Ann Vinck, je l’avais déjà citée dans mon article «Fifty/Fifty, ou les enchantements de l’estampe» d’avril 2014 avec bon nombre d’autres artistes du cercle de l’Atelier Empreinte, au Centre Culturel de Rencontre Abbaye de Neumünster, tout comme Nathalie Soldani, ou Serge Koch, qui n’est plus un inconnu pour vous. Je pus toutefois vous la présenter plus sérieusement en décembre 2018, lorsque je la découvris exposant avec Sylvie Ménager à la Galerie Simoncini (1). Rebelote cette année, toujours chez Simoncini et quasiment à la même date, mais cette fois seule, sans partage. Aussi ai-je pu découvrir ce samedi 4 décembre une considérable production de grandes toiles abstraites, ainsi que – toujours dans l’abstraction – de très nombreuses gravures d’une finesse remarquable, le tout assaisonné d’un florilège de petites sculptures où elle n’hésite pas – étonnamment ? – à flirter ci et là avec le figuratif.

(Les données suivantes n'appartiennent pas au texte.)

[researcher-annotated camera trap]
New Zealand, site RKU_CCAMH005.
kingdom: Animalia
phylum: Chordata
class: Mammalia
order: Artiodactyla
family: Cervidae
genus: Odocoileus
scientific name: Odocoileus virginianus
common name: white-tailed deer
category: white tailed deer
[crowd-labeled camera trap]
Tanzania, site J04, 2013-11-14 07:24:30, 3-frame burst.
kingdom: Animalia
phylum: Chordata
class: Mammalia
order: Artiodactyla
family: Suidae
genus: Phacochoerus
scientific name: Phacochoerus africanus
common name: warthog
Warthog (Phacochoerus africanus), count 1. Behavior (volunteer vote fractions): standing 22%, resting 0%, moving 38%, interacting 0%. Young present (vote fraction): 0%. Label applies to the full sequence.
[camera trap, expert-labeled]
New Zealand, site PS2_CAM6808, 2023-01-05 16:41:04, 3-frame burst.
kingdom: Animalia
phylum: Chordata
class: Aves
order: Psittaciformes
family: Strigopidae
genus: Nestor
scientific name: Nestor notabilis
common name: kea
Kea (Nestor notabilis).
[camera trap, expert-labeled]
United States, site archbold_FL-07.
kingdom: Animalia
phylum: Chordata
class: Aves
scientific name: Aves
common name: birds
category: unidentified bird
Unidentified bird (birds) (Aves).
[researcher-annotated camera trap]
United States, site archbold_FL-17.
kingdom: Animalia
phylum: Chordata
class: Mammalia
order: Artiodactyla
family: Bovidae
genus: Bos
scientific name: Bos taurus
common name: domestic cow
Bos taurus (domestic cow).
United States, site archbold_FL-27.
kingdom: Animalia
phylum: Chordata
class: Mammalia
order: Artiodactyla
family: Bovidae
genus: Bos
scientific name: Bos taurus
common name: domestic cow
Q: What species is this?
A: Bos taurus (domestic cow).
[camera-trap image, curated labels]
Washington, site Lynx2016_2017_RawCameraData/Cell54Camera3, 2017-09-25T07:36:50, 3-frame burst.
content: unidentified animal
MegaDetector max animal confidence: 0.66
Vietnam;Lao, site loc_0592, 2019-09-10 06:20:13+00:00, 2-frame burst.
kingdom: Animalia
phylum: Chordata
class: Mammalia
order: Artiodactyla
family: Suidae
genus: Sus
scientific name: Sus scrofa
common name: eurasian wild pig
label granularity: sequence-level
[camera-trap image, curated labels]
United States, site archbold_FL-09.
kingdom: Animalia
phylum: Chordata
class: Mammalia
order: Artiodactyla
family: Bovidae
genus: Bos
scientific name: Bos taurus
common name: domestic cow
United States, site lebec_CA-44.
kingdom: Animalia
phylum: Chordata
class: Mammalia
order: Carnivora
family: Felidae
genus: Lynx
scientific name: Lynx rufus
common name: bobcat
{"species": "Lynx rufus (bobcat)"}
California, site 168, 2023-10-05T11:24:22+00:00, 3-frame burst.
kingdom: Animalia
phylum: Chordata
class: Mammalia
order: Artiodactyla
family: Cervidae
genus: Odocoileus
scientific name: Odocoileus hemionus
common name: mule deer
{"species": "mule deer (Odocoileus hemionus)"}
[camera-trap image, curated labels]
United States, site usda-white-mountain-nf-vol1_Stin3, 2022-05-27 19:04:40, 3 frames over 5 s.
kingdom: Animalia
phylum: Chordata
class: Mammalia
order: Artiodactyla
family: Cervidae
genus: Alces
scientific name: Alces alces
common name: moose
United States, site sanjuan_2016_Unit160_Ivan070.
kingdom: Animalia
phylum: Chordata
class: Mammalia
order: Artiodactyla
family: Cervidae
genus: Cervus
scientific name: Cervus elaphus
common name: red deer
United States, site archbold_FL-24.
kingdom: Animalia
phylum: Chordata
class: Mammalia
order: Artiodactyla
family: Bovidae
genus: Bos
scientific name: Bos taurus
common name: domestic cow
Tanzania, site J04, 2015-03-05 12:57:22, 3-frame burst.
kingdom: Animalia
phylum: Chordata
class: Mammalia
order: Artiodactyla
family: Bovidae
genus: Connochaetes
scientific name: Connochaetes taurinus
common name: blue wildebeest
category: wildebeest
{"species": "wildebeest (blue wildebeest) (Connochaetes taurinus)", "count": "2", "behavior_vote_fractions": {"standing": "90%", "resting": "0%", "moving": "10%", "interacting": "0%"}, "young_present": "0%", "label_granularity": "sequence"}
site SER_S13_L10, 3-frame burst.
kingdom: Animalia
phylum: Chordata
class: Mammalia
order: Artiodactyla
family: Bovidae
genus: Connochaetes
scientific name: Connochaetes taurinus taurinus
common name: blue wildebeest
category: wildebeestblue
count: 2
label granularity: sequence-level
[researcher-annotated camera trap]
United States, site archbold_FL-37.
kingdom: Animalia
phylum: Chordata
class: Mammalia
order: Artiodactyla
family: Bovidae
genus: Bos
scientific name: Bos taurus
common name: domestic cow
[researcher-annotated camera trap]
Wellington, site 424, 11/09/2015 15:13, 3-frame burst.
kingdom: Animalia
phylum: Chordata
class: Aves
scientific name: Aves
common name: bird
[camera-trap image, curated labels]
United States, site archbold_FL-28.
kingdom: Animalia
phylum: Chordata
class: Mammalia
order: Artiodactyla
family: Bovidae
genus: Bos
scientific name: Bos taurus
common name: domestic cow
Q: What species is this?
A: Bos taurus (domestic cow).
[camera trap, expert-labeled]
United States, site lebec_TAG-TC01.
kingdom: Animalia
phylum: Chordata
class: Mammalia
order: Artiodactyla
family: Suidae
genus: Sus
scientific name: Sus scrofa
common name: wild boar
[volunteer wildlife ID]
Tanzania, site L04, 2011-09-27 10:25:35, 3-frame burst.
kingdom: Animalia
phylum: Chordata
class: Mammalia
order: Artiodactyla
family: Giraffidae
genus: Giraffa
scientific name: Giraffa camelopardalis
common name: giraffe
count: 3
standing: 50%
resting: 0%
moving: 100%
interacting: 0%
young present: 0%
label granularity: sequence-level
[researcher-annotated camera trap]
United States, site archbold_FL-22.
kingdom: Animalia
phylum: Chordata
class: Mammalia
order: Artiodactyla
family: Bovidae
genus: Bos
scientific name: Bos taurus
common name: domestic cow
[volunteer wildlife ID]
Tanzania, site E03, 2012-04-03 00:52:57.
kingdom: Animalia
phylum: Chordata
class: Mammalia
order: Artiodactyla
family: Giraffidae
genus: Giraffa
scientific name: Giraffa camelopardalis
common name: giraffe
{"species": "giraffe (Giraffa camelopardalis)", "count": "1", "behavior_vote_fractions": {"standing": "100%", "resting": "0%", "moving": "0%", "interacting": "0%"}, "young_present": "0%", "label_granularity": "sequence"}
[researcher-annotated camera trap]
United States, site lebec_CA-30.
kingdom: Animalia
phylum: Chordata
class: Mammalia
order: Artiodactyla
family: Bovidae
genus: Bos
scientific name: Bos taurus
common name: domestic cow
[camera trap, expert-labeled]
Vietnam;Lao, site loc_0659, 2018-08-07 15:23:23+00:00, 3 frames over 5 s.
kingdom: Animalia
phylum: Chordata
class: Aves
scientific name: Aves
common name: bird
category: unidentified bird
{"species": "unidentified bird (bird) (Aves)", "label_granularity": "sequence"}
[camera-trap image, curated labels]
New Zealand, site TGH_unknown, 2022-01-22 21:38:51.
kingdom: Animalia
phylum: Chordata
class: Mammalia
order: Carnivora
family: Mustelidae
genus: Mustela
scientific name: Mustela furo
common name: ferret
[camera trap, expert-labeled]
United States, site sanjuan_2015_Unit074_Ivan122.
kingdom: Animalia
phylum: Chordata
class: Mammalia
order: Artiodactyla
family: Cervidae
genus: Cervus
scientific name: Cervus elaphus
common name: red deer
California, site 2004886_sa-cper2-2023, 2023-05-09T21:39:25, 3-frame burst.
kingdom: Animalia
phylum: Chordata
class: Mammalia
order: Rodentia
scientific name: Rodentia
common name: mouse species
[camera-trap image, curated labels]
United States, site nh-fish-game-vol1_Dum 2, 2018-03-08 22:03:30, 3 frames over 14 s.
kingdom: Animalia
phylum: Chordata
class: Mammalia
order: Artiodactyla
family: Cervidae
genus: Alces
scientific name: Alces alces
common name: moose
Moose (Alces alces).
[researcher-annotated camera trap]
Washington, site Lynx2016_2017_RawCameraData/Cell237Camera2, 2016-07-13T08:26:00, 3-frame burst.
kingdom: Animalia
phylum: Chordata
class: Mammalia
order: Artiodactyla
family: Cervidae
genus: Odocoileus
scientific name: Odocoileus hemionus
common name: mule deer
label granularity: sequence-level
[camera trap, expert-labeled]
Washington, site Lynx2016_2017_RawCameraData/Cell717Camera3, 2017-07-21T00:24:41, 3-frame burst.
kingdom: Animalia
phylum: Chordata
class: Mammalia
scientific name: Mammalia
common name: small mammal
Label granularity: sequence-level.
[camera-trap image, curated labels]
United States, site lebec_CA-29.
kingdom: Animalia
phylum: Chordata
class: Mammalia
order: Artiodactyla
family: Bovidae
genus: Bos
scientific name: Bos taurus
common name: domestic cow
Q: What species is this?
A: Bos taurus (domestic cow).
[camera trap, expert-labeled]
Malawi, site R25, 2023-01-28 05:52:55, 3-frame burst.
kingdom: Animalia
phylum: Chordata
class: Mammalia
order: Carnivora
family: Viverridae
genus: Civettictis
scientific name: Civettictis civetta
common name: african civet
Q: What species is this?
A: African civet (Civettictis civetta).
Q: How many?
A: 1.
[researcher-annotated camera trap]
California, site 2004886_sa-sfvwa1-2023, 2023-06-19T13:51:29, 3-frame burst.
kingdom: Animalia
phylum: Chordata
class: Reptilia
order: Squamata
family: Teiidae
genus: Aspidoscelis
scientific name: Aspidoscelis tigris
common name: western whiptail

Ceci dit, je commencerai tout de même par vous citer la présentation d’André Simoncini qui, faute de recouper entièrement mon opinion, n’en est en tout cas pas moins celle d’une personne éclairée, dont l’avis vous permettra de faire la part des choses et de mieux pouvoir aborder, sur place, la richesse des œuvres exposées. «L'artiste ici partage, aux deux sens du mot : elle fait don, mais elle divise aussi, confronte et oppose, auscultant, disséquant les éléments de ce bestiaire en gravitation sur l'espace de la toile, de la microparticule à l'infini cosmique», écrit-il. «De la naissance à la mort, grand écart métaphysique, c'est tout le cheminement de la condition humaine qui est, in fine, signifié. Les œuvres récentes participent du même talent protéiforme dont Ann Vinck fait preuve depuis longtemps. Peintures, aquarelles et gravures pleines d'expression(nisme), avec aujourd'hui un redéploiement insoupçonné de couleurs et des incursions marquées vers le noir et le blanc».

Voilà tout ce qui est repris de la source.